__DOCUMENT SECTION__
..............................
SC – There is something of an awakening around this subject when I think that even as recently as five years ago, even among scientists we were saying to each other, “Well, plastics can't actually be that dangerous since everyone says it's safe.” We were working with environmental toxicologists, and the recurring question was, “But is it really that bad?” I think it is almost impossible to eliminate the human factor in the assessment of what is safe or risky, good or bad, so we need to piece together a “story” that is analytical and systemic and at the same time recognise that this is a problem that unfairly exposes people to risks, a problem of winners and losers, exploiters and exploited. One of the concerns we have is that to bring together the story of ecological and eco-toxicological damage and human health damage, we are constrained by the fact that monitoring strategies were, until recently, blind to these issues. Hence, we are under a lot of pressure to keep them as they were, so that we have comparable data. It means that you can analyse one problem at one level, but you end up overlooking others. This all brings up the topic of the relationship between science and politics. Twentieth-century science presented a bulky paper and handed it over to politicians, saying, “Here's the data. Give us good policies.” In the 21st century, the confrontation is multi-stakeholder, widely visible and the discussions very heated. This puts scientists in definitely new and uncomfortable positions. There would be much need for co-learning processes between science and politics, especially in strategy formulation, but I don't think policymakers are thinking about that.

Speaking of policies, are the strategies adopted to date on a global or national level, in your opinion, at least potentially effective?

SC I think the big “umbrella” strategies, at least at the European level, are already in place through guidelines such as the precautionary principle, the “polluter pays” concept, and prevention at the source. It is a mix of policies, however, that need to be implemented together. I am talking about cross-scale analysis and monitoring, polycentric governance, policy coherence and integration. These are proven approaches to environmental management, and even here Europe has a legacy of decades of policies, such as the Habitats Directive or the water directives, that cover multiple scales and make implementation more coherent.

Could the development of green chemistry and bio-based materials help reduce the spread of more hazardous substances in the environment?
..............................
__WORK REQUEST A__
According to the plastics interview, why are scientists under pressure to keep monitoring strategies as they were? Answer in one to three sentences.
__WORK REQUEST B__
In the plastics interview, copy the passage from "Speaking of policies, are" to "implementation more coherent." word for word.
The lines after this point are separate material, unrelated to the interview.
..............................
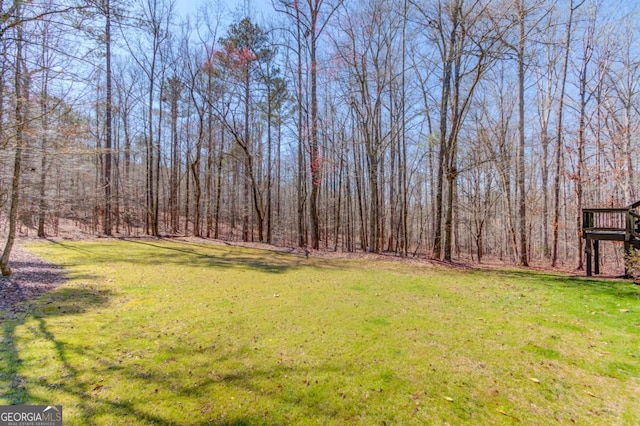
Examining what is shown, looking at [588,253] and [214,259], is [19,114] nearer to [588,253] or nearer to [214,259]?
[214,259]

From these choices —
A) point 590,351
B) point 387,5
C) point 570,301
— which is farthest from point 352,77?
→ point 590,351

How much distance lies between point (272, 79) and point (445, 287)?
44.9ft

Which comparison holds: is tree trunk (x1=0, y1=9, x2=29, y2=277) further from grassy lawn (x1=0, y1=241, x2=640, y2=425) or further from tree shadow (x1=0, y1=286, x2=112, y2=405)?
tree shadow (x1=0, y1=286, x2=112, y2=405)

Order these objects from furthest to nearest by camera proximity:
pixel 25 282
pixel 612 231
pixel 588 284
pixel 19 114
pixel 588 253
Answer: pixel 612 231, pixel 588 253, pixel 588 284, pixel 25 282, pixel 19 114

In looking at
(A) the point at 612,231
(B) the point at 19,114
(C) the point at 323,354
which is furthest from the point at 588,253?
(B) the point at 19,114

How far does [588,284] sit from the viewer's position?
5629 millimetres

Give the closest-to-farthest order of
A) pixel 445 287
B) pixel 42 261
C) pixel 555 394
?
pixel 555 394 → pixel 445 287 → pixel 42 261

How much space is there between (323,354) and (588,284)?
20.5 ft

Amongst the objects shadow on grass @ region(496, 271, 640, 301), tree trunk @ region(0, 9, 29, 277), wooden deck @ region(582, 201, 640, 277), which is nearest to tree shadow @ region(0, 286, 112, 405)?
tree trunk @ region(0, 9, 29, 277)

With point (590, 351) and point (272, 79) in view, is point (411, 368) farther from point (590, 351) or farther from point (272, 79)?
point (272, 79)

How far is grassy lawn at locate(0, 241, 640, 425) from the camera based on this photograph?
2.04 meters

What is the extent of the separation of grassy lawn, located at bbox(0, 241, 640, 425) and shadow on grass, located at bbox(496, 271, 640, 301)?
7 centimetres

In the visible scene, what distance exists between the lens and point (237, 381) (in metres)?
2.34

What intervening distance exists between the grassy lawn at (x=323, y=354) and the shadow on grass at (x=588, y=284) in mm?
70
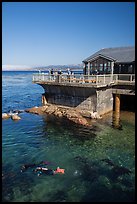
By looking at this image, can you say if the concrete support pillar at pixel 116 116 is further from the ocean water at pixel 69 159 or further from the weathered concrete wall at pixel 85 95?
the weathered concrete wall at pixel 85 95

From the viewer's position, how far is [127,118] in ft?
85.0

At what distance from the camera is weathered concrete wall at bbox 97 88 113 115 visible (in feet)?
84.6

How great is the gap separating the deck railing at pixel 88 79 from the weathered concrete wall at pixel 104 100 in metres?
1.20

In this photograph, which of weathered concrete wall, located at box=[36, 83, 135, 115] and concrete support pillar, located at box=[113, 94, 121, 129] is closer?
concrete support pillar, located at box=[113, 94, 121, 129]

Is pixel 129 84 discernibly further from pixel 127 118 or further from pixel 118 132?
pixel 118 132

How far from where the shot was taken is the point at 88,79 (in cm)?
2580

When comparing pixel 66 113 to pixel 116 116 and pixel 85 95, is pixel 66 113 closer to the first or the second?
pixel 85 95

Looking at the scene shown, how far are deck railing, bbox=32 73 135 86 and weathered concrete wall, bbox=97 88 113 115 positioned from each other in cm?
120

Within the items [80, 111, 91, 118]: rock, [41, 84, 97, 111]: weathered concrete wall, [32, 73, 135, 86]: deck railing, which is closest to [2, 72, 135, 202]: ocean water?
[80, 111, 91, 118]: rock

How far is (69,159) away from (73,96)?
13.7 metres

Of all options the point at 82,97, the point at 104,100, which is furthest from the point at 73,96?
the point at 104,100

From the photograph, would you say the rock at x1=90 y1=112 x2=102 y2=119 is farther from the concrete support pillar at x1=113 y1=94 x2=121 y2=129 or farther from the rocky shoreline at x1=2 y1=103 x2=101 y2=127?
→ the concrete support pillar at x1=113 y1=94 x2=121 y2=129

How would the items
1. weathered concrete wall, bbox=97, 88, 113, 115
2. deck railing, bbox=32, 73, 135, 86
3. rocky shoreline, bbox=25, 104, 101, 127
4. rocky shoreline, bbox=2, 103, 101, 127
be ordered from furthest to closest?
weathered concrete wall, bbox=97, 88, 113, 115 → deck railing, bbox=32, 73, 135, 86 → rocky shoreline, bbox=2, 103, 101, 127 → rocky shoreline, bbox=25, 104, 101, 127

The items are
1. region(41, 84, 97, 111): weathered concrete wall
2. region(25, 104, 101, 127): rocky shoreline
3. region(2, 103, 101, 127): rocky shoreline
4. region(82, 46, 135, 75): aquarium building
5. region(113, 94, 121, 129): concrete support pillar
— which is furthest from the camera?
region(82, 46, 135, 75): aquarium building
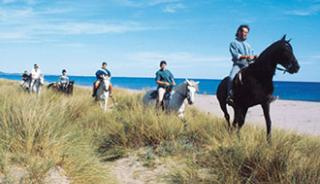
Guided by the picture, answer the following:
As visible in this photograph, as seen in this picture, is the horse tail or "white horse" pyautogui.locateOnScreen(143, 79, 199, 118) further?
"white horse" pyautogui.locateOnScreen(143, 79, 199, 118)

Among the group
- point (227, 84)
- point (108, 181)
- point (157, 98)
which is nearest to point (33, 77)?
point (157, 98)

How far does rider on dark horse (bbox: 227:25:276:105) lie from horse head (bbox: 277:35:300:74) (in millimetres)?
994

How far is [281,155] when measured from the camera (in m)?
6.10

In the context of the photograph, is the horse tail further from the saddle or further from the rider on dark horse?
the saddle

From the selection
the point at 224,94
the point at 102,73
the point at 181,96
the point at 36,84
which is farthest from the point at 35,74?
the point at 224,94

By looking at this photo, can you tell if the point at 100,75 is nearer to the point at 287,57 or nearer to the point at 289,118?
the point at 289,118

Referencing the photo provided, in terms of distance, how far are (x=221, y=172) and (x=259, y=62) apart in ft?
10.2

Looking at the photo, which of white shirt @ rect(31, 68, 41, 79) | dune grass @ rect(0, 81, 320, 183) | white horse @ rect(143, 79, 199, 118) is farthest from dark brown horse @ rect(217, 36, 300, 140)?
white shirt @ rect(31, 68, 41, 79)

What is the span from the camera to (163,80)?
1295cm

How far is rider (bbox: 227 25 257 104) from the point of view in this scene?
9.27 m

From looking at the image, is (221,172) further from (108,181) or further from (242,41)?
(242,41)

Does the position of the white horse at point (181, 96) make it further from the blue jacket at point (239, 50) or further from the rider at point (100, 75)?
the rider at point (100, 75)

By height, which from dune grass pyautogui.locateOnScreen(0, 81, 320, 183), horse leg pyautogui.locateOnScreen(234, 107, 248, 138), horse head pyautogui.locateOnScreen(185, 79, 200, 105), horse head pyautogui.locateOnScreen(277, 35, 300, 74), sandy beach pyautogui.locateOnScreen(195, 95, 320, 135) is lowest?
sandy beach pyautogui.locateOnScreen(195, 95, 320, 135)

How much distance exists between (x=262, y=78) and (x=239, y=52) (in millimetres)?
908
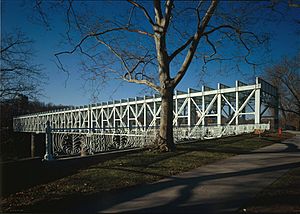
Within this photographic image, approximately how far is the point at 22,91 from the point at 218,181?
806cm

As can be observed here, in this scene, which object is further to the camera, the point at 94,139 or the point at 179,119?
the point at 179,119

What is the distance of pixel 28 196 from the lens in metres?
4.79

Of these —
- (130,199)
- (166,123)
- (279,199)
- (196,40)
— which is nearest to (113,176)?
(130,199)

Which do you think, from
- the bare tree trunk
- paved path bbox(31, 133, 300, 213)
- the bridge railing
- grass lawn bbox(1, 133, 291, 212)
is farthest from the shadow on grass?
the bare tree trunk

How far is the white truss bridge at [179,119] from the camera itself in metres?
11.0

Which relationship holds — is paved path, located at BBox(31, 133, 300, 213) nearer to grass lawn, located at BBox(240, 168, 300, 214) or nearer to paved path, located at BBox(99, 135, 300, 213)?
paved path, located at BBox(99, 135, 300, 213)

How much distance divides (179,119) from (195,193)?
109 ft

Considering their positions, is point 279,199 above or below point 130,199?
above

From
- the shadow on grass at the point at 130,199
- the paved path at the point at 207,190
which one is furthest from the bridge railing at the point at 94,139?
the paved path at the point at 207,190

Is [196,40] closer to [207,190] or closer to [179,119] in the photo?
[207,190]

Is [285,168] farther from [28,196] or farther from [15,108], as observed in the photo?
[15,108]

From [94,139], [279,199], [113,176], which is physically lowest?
..............................
__EXERCISE SOLUTION A__
Scientists are pressed to keep monitoring strategies unchanged so that they have comparable data. The drawback is that this lets them analyze one problem at one level while overlooking others.

__EXERCISE SOLUTION B__
Speaking of policies, are the strategies adopted to date on a global or national level, in your opinion, at least potentially effective?

SC I think the big “umbrella” strategies, at least at the European level, are already in place through guidelines such as the precautionary principle, the “polluter pays” concept, and prevention at the source. It is a mix of policies, however, that need to be implemented together. I am talking about cross-scale analysis and monitoring, polycentric governance, policy coherence and integration. These are proven approaches to environmental management, and even here Europe has a legacy of decades of policies, such as the Habitats Directive or the water directives, that cover multiple scales and make implementation more coherent.